Consigne = Dans l'extrait sur la Corse ci-dessous, qui a annoncé la levée du statut de « détenu particulièrement signalé » de Pierre Alessandri et Alain Ferrandi ?

Pas cette fois. Dans une volonté d'apaisement, le Premier ministre, Jean Castex, a annoncé la levée du statut de "détenu particulièrement signalé" (DPS) de Pierre Alessandri et Alain Ferrandi, deux autres membres du commando dit Erignac, ce vendredi 11 mars.

Une demande que les deux hommes, tout comme Yvan Colonna, réclamaient depuis des années et qui était aussi devenue un sujet de tension entre l'État et l'exécutif insulaire nationaliste aux commandes depuis 2015. Un geste qui laisse une part de la jeunesse insulaire sceptique. "Ça fait sept que les nationalistes revendiquent des choses et qu'ils n'ont rien eu. Là, en 10 jours, on a revendiqué le statut et on a eu ce qu'on voulait. Pourquoi en sept ans nous n'avons rien eu ? Les jeunes maintenant se posent cette question. Pourquoi l'État ne nous entendait pas avant ? Le FLNC avait déposé les armes pour se faire entendre, pour trouver une solution politique et démocratique, mais au final, on se retrouve à avoir des solutions en sortant dans les rues et avec des violences", s'interroge Ghjuliu Antone.

Depuis deux jours, les affrontements entre les forces de l'ordre et les manifestants sont plus rares en Corse. Néanmoins, des inquiétudes subsistent quant au grand rassemblement prévu, dimanche 13 mars, à Bastia.

Données brutes =
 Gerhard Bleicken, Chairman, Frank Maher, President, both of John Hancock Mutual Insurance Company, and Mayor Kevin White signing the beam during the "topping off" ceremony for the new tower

Réponse = Le Premier ministre, Jean Castex.